Over the last decade or so, there has been a boomlet in popular culture in dramatic depictions of the Vikings, the modern name for the pre-Christian Norse inhabitants of Scandinavia. They’ve inspired countless recent films and TV shows, from Vikings, based on the sagas of Ragnar Lodbrok, to Robert Egger’s incredibly historically accurate The Northman. Norse paganism is even practiced in America, and within the US military. But despite their popularity, it appears we cannot cope with the truth about Vikings.
The reality is that the true Vikings were far stranger to modern sensibilities than we wish to acknowledge, a fact reflected in our aversion to the highly realistic but alien world on display in The Northman — which enjoyed less-than-stellar box office returns. By contrast, Vikings did brilliantly, despite taking many dramatic liberties with both history and anthropology in service of today’s culture war. It’s clear that nobody is interested in watching a visual dissertation on Scandinavian Iron Age culture.

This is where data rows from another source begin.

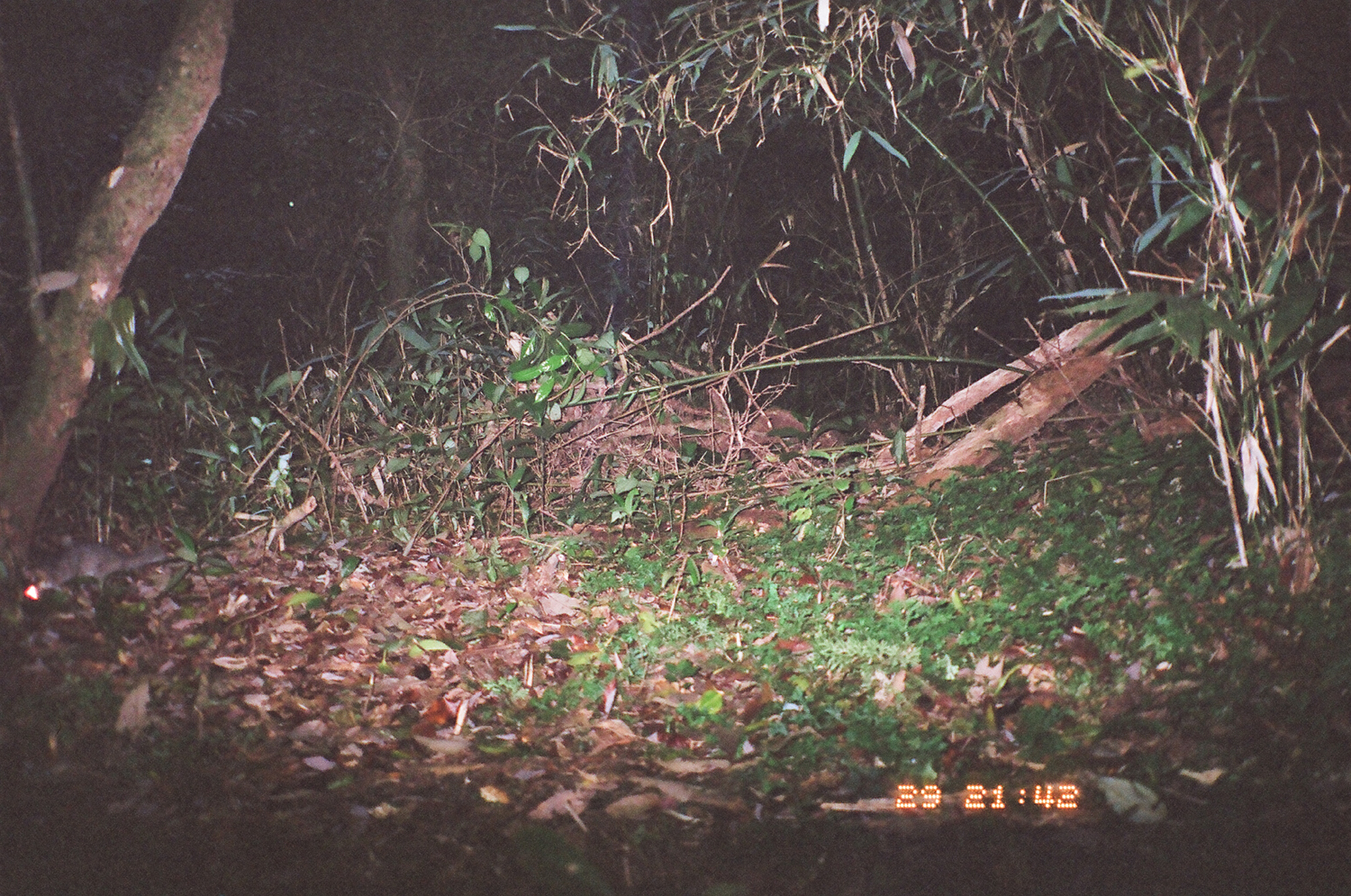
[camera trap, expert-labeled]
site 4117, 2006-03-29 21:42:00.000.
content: unidentified animal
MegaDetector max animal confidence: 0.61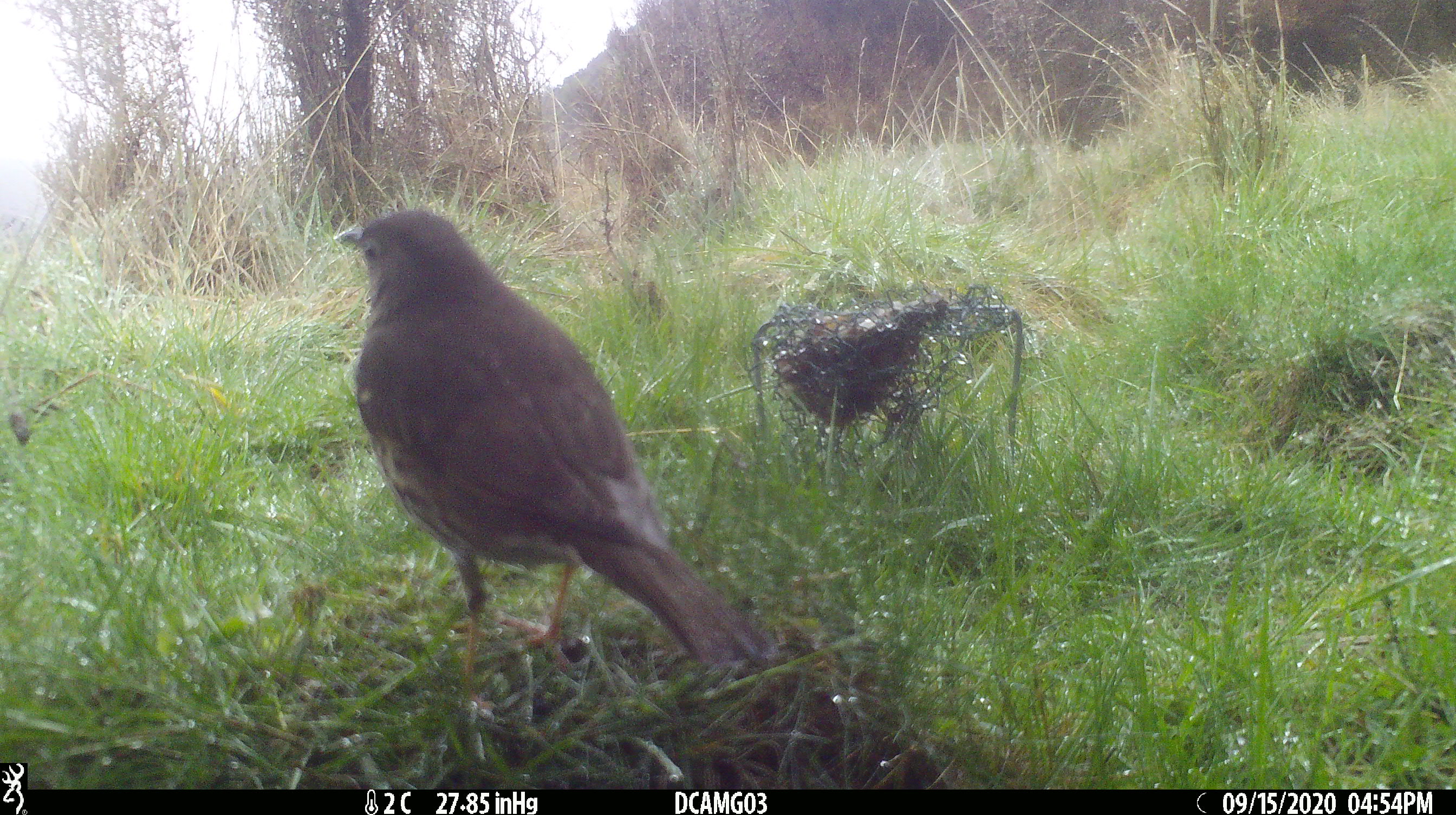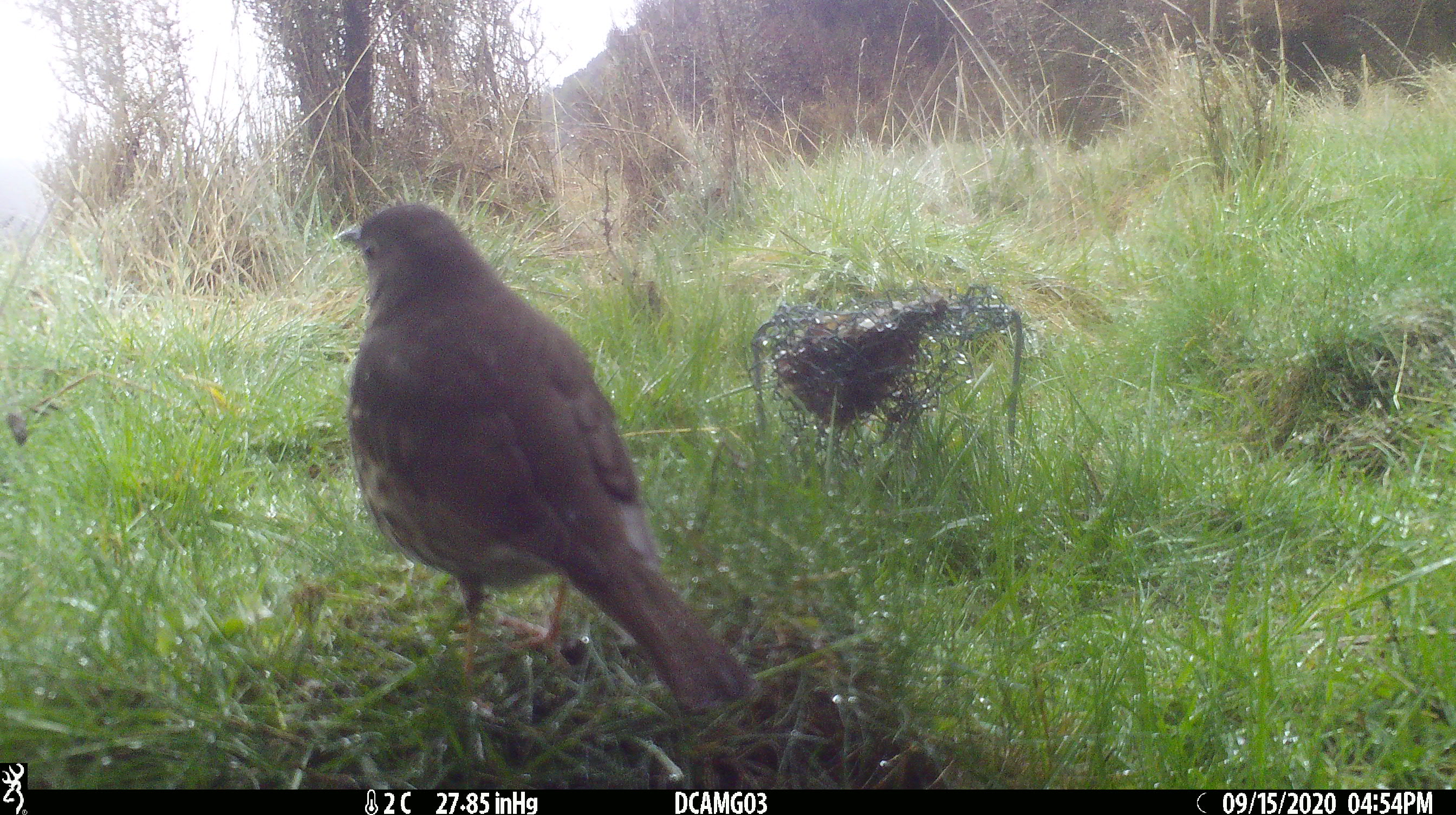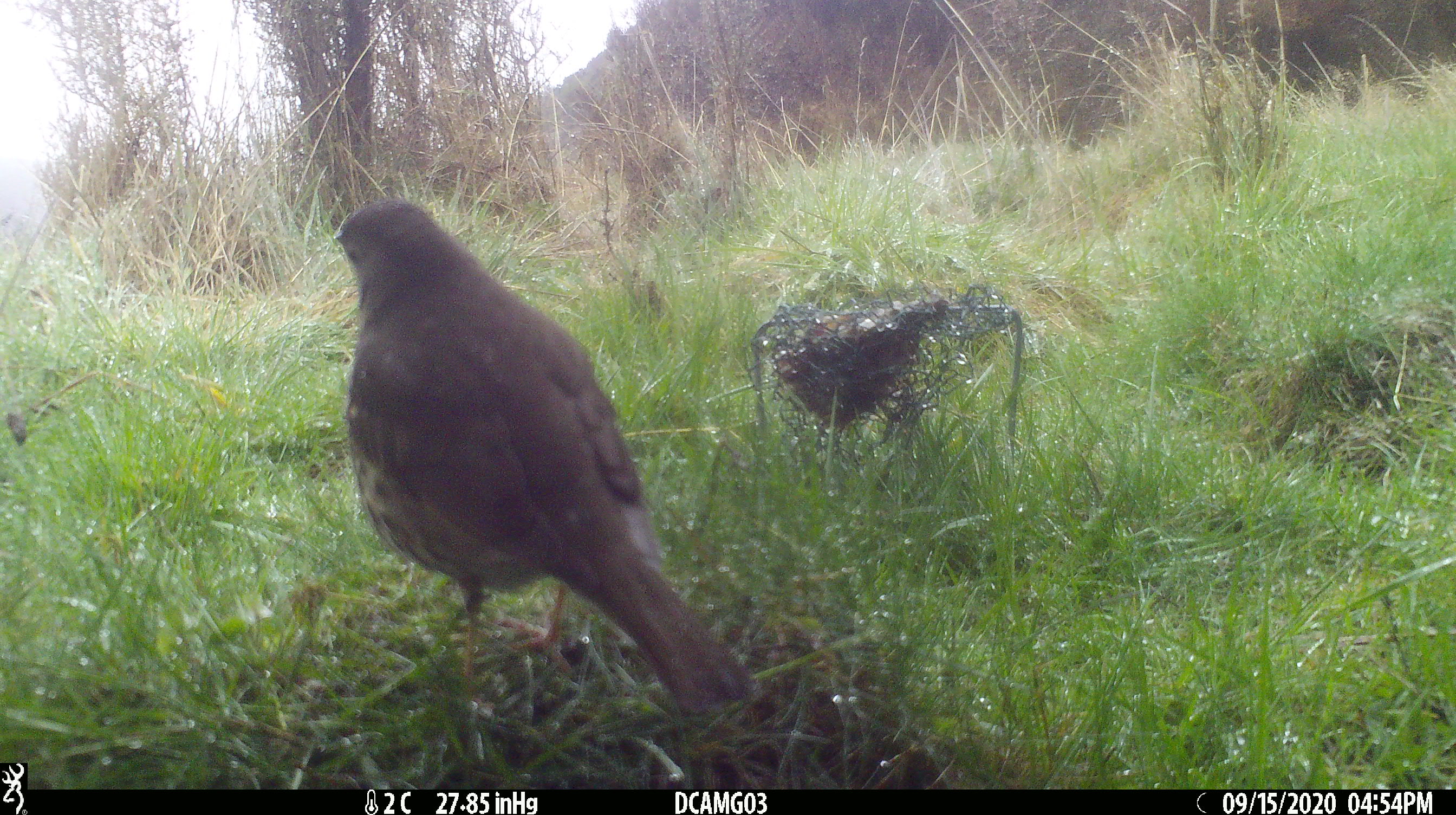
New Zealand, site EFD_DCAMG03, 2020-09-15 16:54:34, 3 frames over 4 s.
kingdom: Animalia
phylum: Chordata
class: Aves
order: Passeriformes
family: Turdidae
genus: Turdus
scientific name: Turdus philomelos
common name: song thrush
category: thrush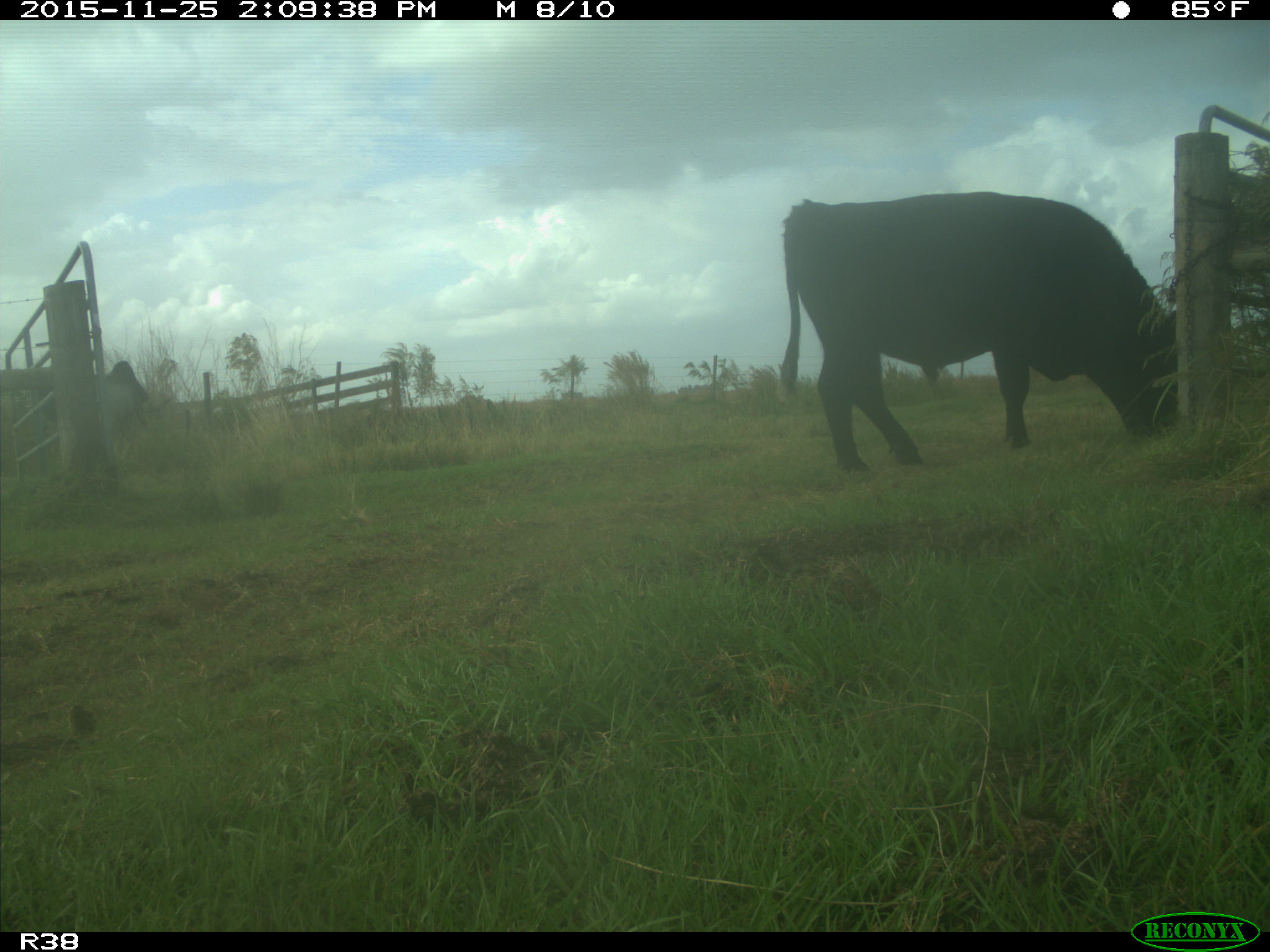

The pagan raiders in Vikings reflect the passions and priorities of the modern world. This perhaps explains their attraction: Vikings can be reshaped to our sensibilities in a way the more concrete Christian European civilisation that they ravaged could never be. We know the mind of St. Thomas Aquinas, the heart of the troubadours, while the God of the medieval world still reigns supreme even today. But the Vikings are comparative ciphers, mostly perceived through the mute witness of archaeology and the propaganda put down by their Christian enemies.
The sequel to Vikings, Vikings: Valhalla, highlights and extends the series’ malleable vision of reality. It is firmly grounded in rich historical detail and actual figures from the late Viking Age, but it rearranges and transmogrifies them to a large extent. The series revolves around the interlocking relationships and entanglements between three characters, Lief Erickson, Harald Hardrada and Freydís Eiríksdóttir. Yet the execution is not of true Viking history, but a fictional drama set in a Viking-themed universe of our imagination. Erick the Red’s children were born 45 years before Hardrada, and we know Lief died when the future Norwegian king was five years old. Vikings: Valhalla glosses over these details, as Lief becomes Harald’s younger protégé and Freydís Harald’s enthusiastic but troubled lover.
But these are not the only liberties taken in the show. Freydís becomes a shield-maiden, one of the ubiquitous female warriors from the original series. Though there are descriptions of female warriors in the sagas, the extant historical and archaeological evidence does not reflect a surfeit of women bearing arms in the Viking world. Fighting was generally the affair of men in the Viking Age, and raiding, in particular, was the province of adolescents who had to establish their bonafides and make their way in the world.
The presence of shield-maidens in the two Vikings series is due to 21st-century Western penchant for “butt-kicking babes” in film, often inexplicably depicted by svelte model-actresses like Frida Gustavsson, who plays Freydís. Gustavsson as an archer is a striking image, but standing 185cm high and weighing 61kg, her fighting prowess against large powerful men is totally implausible. At least Gwendoline Christie, who played Brienne of Tarth in the genuine fantasy series Game of Thrones, seems a creditable warrior, weighing 25kg more than Gustavsson.